Menteri Koordinator Perekonomian Airlangga Hartato. (Foto: AntaraNews)

KBRN, Jakarta: Menteri Koordinator Bidang Perekonomian Airlangga Hartarto mengatakan, pemerintah akan menindak tegas jika ada penyimpangan ekspor minyak goreng

Airlangga menjelaskan, ketentuan alokasi produksi untuk kebutuhan dalam negeri atau domestic market obligation (DMO) yang akan segera diterbitkan merupakan acuan yang harus dijalani.

"DMO bakal diatur lebih lanjut dalam Peraturan Menteri Perdagangan (Permendag) yang akan segera dikeluarkan dan diumumkan dalam waktu dekat," tegas Airlangga, Jumat (20/5/2022).

Airlangga melanjutkan, DMO dibuat merupakan turunan dari pernyataan Presiden Joko Widodo yang mencabut larangan ekspor minyak goreng dan bahan bakunya.

"Pemerintah akan secara tegas menindak setiap penyimpangan, baik distribusi maupun ekspor oleh pihak-pihak yang tidak sesuai dengan kebijakan dan ketentuan yang ada," ujar Airlangga.

Airlangga mengatakan, dalam DMO nanti ketersediaan minyak goreng untuk keperluan domestik harus ada agar mengantisipasi kenaikan harga.

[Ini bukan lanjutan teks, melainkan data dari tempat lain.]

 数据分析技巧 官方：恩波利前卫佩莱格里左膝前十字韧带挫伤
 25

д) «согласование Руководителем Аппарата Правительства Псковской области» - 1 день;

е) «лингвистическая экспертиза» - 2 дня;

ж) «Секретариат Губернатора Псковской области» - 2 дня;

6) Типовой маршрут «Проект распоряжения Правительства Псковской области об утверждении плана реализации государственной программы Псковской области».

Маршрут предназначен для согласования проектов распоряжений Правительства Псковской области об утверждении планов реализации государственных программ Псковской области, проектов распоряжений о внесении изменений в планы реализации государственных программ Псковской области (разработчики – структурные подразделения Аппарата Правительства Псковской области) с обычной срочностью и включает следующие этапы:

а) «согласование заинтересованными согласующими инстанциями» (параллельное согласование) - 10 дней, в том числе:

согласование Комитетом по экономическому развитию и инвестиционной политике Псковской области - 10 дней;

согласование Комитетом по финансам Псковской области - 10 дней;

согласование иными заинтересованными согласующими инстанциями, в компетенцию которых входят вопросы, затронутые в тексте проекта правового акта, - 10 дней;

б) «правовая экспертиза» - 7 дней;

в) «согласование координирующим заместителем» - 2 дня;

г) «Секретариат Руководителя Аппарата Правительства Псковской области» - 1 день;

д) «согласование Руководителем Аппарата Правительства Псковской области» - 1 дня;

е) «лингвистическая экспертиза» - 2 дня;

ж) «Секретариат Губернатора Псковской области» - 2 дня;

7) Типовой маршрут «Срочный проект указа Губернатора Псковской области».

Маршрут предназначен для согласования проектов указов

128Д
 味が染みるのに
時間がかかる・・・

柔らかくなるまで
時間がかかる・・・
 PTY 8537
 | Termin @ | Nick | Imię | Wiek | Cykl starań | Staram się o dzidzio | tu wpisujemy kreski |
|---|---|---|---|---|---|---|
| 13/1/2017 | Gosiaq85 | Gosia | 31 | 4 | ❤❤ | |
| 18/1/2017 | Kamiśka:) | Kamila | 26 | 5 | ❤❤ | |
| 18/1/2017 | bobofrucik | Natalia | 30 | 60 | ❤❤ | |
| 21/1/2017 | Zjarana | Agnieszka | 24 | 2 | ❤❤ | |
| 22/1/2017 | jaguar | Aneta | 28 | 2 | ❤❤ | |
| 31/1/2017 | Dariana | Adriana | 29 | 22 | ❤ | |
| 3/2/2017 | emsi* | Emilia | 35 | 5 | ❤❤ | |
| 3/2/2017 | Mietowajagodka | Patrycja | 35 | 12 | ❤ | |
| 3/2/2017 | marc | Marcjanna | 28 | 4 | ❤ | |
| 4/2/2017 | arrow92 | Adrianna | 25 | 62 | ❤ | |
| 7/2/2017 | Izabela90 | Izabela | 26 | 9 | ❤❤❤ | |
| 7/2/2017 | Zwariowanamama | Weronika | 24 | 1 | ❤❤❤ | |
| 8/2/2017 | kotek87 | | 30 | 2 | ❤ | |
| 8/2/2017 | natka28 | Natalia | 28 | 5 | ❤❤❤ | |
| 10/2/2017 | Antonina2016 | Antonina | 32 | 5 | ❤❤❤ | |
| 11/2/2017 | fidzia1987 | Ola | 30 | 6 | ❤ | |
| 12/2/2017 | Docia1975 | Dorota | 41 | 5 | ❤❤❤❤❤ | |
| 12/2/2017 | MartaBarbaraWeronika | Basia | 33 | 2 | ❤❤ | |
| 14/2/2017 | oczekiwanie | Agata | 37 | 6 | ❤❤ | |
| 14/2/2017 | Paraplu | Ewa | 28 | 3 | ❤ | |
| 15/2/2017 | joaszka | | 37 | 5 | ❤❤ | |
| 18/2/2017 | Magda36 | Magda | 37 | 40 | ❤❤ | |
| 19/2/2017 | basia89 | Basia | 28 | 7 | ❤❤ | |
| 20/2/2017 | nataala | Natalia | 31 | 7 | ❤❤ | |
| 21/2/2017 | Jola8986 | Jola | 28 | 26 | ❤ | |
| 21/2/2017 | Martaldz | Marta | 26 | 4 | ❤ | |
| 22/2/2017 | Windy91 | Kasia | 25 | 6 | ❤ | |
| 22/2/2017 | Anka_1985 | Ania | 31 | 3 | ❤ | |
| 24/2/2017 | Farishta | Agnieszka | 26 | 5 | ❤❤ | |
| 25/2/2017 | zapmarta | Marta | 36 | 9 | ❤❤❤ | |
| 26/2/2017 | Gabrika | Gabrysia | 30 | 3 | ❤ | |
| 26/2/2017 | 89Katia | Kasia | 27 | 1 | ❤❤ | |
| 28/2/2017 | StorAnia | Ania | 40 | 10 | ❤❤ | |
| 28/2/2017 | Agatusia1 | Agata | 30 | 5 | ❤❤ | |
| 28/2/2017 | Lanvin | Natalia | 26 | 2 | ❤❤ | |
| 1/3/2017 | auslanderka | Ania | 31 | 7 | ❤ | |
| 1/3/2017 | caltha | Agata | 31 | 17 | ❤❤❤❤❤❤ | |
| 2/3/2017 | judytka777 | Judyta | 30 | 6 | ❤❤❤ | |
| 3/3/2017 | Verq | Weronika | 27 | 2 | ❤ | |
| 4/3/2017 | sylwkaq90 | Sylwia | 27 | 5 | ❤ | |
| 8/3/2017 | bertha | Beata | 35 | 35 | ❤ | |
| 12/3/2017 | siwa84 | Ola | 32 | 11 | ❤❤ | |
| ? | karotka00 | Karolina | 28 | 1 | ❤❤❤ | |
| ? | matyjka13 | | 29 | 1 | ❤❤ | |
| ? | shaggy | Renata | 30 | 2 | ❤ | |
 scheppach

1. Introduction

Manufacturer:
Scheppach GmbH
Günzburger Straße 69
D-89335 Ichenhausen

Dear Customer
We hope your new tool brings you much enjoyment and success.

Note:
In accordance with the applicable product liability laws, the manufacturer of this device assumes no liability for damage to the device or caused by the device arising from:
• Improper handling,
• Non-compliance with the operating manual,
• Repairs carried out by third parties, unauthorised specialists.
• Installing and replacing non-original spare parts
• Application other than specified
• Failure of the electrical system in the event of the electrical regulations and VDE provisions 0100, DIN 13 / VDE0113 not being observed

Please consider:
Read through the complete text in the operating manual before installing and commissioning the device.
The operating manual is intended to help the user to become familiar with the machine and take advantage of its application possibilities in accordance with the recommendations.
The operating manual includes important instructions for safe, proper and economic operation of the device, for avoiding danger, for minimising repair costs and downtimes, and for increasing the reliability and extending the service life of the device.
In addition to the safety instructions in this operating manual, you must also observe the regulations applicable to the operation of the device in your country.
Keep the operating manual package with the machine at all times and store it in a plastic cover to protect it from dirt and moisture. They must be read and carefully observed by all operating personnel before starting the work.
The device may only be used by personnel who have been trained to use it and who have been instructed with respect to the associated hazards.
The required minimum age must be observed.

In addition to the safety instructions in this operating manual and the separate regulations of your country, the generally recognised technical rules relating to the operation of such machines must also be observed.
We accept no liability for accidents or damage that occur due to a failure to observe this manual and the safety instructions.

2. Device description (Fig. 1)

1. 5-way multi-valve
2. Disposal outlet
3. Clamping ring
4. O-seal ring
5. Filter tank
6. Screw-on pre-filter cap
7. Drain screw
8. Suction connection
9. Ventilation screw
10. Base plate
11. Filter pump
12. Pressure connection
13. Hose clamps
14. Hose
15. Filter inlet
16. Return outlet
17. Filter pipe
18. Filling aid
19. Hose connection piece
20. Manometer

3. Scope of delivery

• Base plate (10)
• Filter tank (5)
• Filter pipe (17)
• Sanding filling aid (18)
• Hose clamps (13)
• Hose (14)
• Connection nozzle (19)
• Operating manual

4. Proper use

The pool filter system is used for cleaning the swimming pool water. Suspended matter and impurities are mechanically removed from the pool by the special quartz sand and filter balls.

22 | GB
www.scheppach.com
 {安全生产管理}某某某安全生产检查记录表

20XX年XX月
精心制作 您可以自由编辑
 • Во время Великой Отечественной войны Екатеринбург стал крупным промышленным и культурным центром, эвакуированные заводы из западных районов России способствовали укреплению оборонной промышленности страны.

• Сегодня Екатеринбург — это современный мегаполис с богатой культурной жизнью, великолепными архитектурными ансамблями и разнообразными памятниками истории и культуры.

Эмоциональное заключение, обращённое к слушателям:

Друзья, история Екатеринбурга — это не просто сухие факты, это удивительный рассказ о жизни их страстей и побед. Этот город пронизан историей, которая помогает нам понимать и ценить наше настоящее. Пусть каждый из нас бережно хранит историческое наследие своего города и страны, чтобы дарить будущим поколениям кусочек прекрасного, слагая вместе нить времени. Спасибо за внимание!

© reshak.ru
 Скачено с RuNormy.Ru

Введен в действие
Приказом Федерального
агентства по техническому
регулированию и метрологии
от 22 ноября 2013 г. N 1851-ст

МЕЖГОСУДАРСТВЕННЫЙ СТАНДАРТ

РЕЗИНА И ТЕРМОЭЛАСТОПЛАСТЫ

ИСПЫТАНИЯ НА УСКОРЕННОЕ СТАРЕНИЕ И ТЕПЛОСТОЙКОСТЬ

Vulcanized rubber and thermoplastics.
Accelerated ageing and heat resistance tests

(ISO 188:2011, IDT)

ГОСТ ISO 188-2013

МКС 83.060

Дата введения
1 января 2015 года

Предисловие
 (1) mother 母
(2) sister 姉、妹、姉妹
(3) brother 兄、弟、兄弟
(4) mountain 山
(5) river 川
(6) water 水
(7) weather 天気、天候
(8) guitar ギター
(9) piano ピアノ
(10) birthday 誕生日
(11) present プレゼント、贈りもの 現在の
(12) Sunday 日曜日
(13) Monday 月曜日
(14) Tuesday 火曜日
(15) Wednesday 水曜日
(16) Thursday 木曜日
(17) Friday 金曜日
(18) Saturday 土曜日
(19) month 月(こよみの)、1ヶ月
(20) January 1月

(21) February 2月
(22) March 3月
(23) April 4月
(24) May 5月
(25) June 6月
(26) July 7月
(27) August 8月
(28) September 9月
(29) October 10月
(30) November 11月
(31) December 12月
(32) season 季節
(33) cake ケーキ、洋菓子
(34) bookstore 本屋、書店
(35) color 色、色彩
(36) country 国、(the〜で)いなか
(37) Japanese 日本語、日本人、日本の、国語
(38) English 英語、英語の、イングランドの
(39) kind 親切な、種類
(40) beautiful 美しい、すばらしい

"Jadi 10 juta ton terdiri dari 8 juta ton minyak goreng dan ada ketersediaan pasokan ataupun sebagai cadangan sebesar 2 juta ton," paparnya.

"Sehingga produsen yang tidak memenuhi kewajiban DMO ataupun tidak mendistribusikan kepada masyarakat yang ditetapkan oleh pemerintah, akan diberikan sanksi sesuai dengan aturan yang ditentukan," sambung Airlangga.